The Reptile Brain Fights Back: Extinction Bursts


Let’s suppose that you’ve got a habit you want to break. You’ve followed the following five habit-breaking rules:

1. Tell a friend you’re going to break a habit to help put pressure on yourself to actually follow through
2. Be persistent; whether making or breaking a habit, it’s generally believed you need about 60 days of reinforced behavior to cement a change
3. Enlist a friend for moral support when you find your will weakening
4. Plan out a meaningful reward to give yourself once the habit is eradicated
5. Keep track of your daily progress towards breaking the habit to reinforce positive habit-breaking behavior

Everything’s going smoothly, and then just when you think you've rewired your brain, you’re blindsided by a sneak attack from within.

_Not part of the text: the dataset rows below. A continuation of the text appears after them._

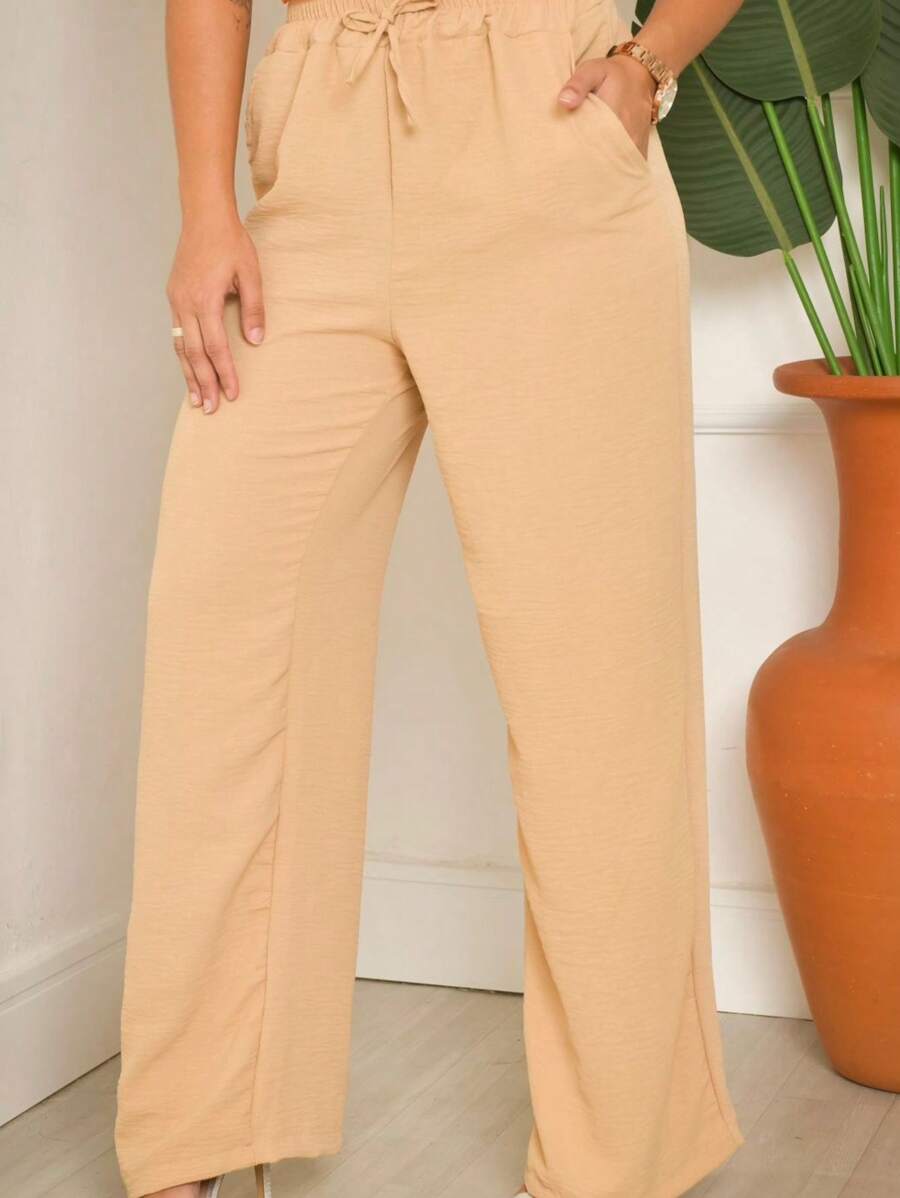 Calça Pantalona em Tecido DUNA com elástico.
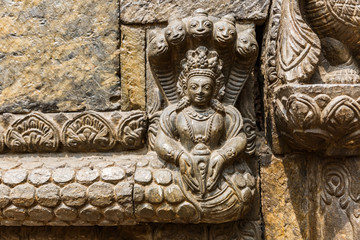 Fototapeta na wymiar Hindu deity stone relief
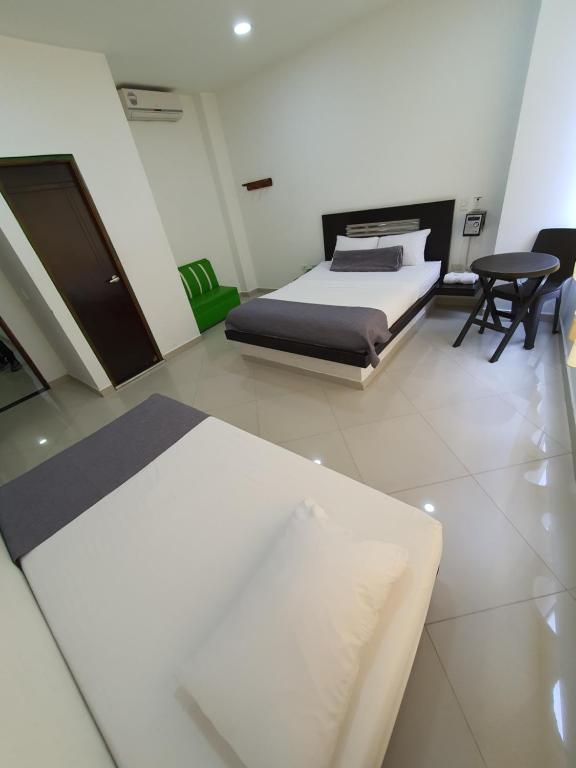 Postel nebo postele na pokoji v ubytování Hotel Laureles Park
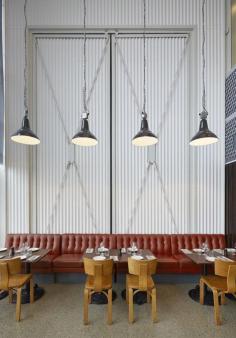 1950s pendant lights + vintage Thonet chairs at Oaxen in Stockholm.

Once you understand that your rational brain is up against an internal conspirator, you might not be surprised to discover the nemesis is your emotional brain, sometimes known as your reptilian brain, which has some habit maintenance shenanigans up its proverbial sleeve.

The shenanigan in question is known as extinction burst. And your reptilian brain cleverly waits to spring the trap only after you’ve essentially overcome your bad habit, and you are literally in the very final stage of habit change, with a given habit all but eradicated.

An extinction burst is much like a Hail Mary play in football, where desperation drives an all-or-nothing strategy for success. Your reptilian brain makes a final push to reestablish your old habit.

Take healthy eating, for example. Suppose you’ve managed to avoid dessert for weeks and you’ve seen your hard-earned reduction in sugar intake showing in a positive way on the bathroom scale. It’s that big piece of chocolate cake that up until now you’ve been able to walk past that seems to reach out and grab at you, taunting you like the sirens in the Odyssey.

You can thank your reptilian brain for ramping up the chocolate cake craving to almost unbearable level. This might explain why dieters succumb to binging behavior after they’ve been so diligent in their efforts to kick their sugar addiction.

One theory for why your emotional brain might initiate a final extinction burst is that the wiring for a longtime habit is so deeply ingrained that the habit could be misidentified by part of your brain as something vital to survival. In much the same way that your body’s immune system can misidentify a food source as allergen.

Extinction bursts are extremely dangerous, largely because they are part of a process that originates from inside your brain. Unfortunately, there is no well established playbook for fending off an extinction burst.

Odysseus solved his problem and fear of succumbing to the siren song of temptation by having his shipmates lash him to the mast of his ship. That might have worked for the famous Greek, but ship masts aren’t always easy to find, especially when it comes to the dessert isle of your grocery store.